_READING PASSAGE_.
━━━━━━━━━━━━━━━━━━━━

In the event Executive terminates this
Agreement for Good Reason (other than during a Change of Control Period, which shall be governed by Section 4(b)), VNR shall pay
or provide Executive the following: (i) within ten (10) business days after the Date of Termination, his Accrued Compensation
and Reimbursements and (ii) on the 60th day following the Date of Termination, the Severance Payment. Treatment of any
awards under the MIP will be as provided under the terms and conditions of the MIP and the applicable individual award agreement.

 

(d)       Termination
by Disability. VNR, by action of the Board, may terminate this Agreement at any time if Executive shall be deemed in the reasonable
judgment of the Board to have sustained a “Disability.” Executive shall be deemed to have sustained a
Disability if and only if he shall have been unable to substantially perform his duties as an employee of VNR as a result of sickness
or injury, and shall have remained unable to perform any such duties for a period of more than 180 consecutive days in any
twelve (12) month period. Upon termination of this Agreement for Disability, Executive shall only be entitled to (i) Accrued
Compensation and Reimbursements, which amount shall be paid within ten (10) business days after the Date of Termination and
(ii) any other amounts or benefits to which Executive may be entitled under a separate plan, policy or program maintained by the
Company.

━━━━━━━━━━━━━━━━━━━━

_SOURCE MATERIAL_.
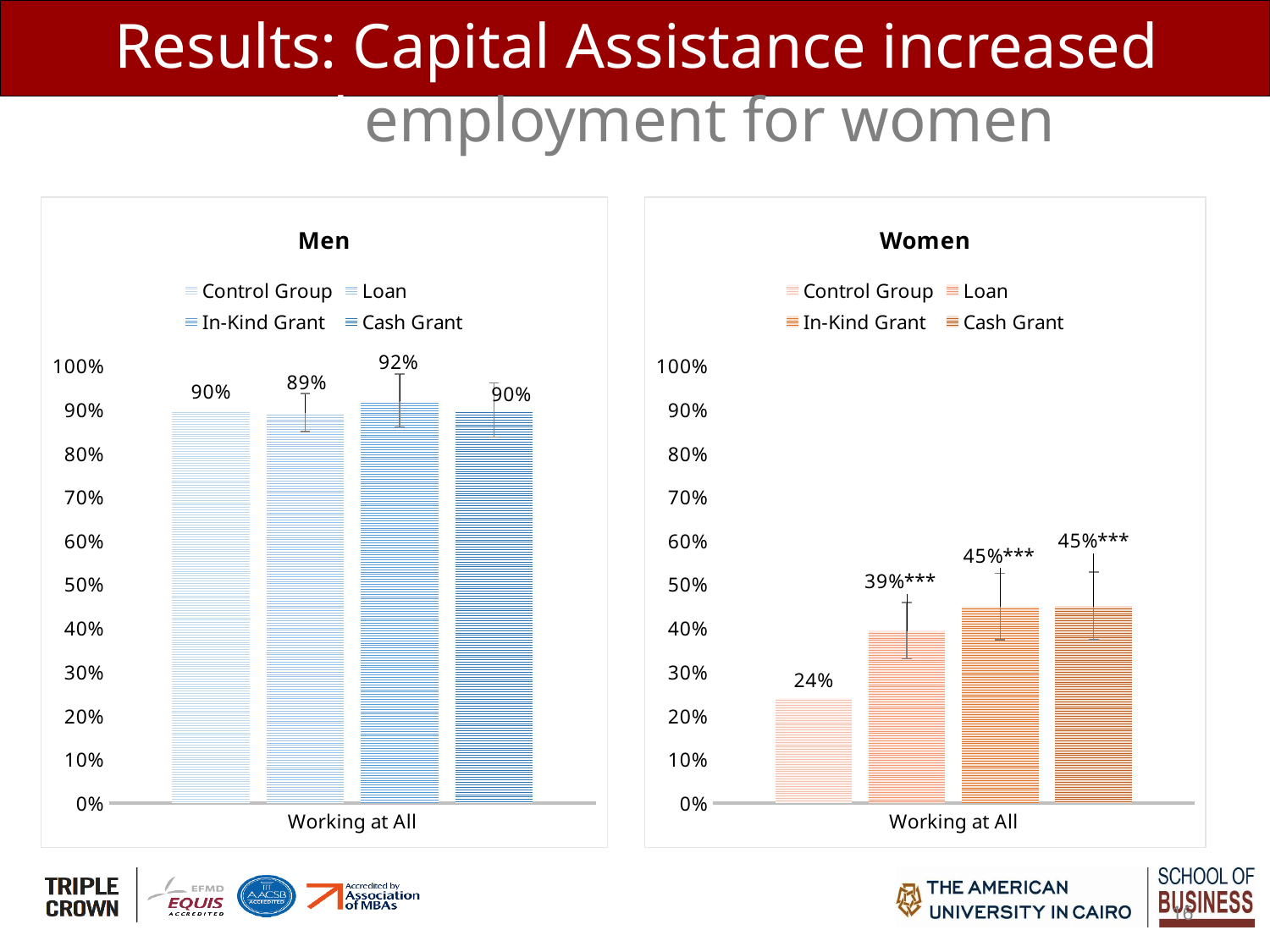
In the Women chart, what is the value for the Loan group? 39% In the Women chart, which group has the lowest value? Control Group What kind of chart is the Men chart? bar chart How many series does the legend of the Women chart list? 4 In the Women chart, what is the difference between the Cash Grant value and the Control Group value? 21% In the Men chart, what is the value for the In-Kind Grant group? 92% In the Women chart, is the value for the Control Group greater or less than 30%? less In the Women chart, what is the value for the Control Group? 24% In the Men chart, what is the value for the Loan group? 89% In the Women chart, which is larger, the Loan value or the In-Kind Grant value? In-Kind Grant What is the category label on the x axis of the Women chart? Working at All In the Men chart, which group has the highest value? In-Kind Grant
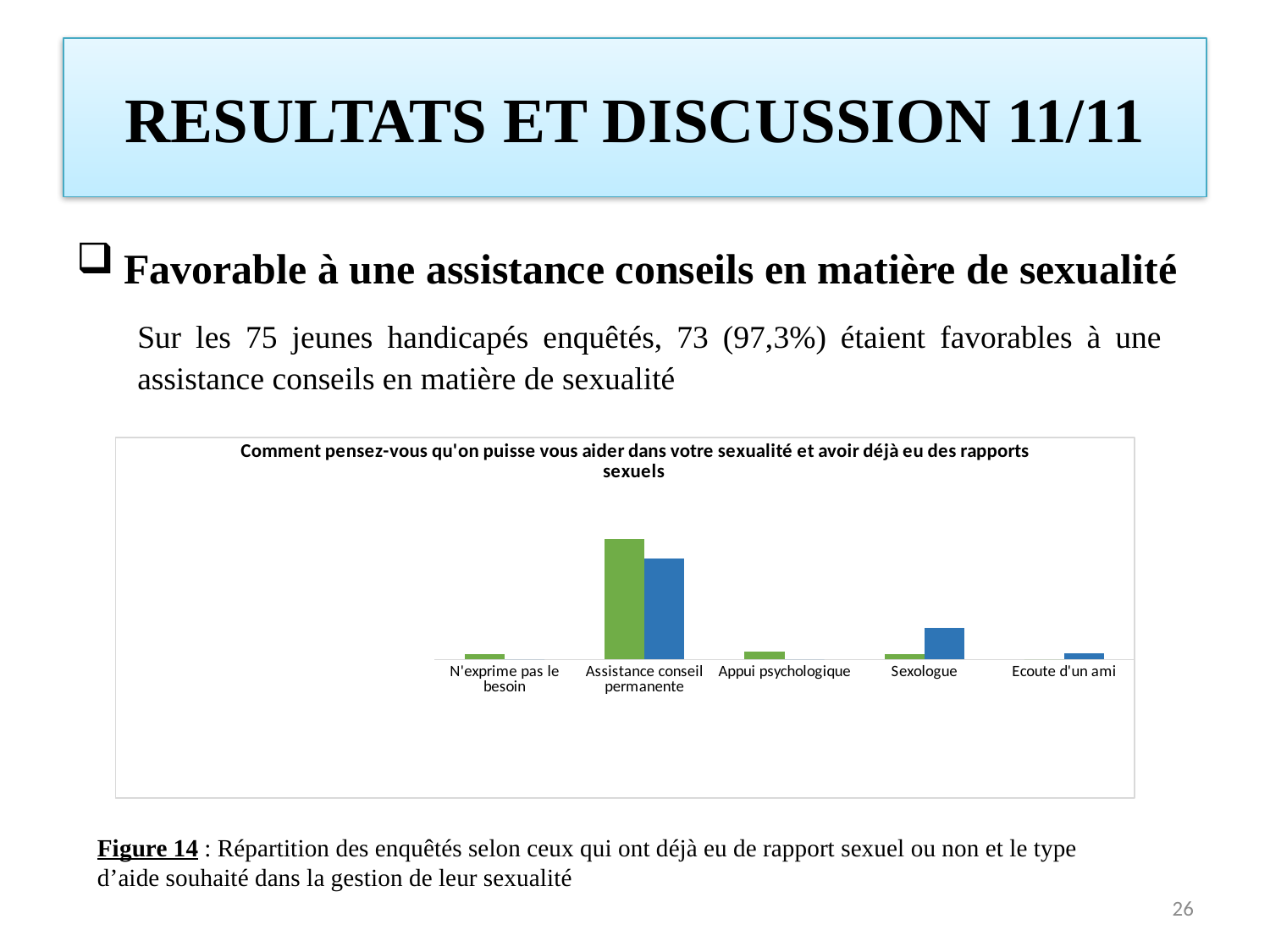
How many categories are shown on the x axis of the chart? 5 What is the title of the chart? Comment pensez-vous qu'on puisse vous aider dans votre sexualité et avoir déjà eu des rapports sexuels Which is larger: the green bar for 'Assistance conseil permanente' or the blue bar for 'Sexologue'? the green bar for Assistance conseil permanente For the category 'Sexologue', which bar is taller, the green one or the blue one? the blue one What kind of chart is shown on the slide? bar chart Which is larger: the blue bar for 'Sexologue' or the green bar for 'Appui psychologique'? the blue bar for Sexologue Which category shows only a blue bar and no green bar? Ecoute d'un ami Which category has the tallest bars in the chart? Assistance conseil permanente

━━━━━━━━━━━━━━━━━━━━

_TASKS TO CARRY OUT_.
1: Answer these from the agreement excerpt:
(a) When Executive ends the agreement for Good Reason, within how many business days after the Date of Termination are Accrued Compensation and Reimbursements paid?
(b) On which day after the Date of Termination is the Severance Payment made?
(c) For how long must Executive stay unable to perform his duties to be deemed to have a Disability?
2: Repeat word for word the stretch of the agreement excerpt from "In the event" through "individual award agreement.".

_RESPONSES TO THE TASKS_.
1:
(a) Within ten (10) business days.
(b) On the 60th day.
(c) For more than 180 consecutive days in any twelve (12) month period.

2:
In the event Executive terminates this
Agreement for Good Reason (other than during a Change of Control Period, which shall be governed by Section 4(b)), VNR shall pay
or provide Executive the following: (i) within ten (10) business days after the Date of Termination, his Accrued Compensation
and Reimbursements and (ii) on the 60th day following the Date of Termination, the Severance Payment. Treatment of any
awards under the MIP will be as provided under the terms and conditions of the MIP and the applicable individual award agreement.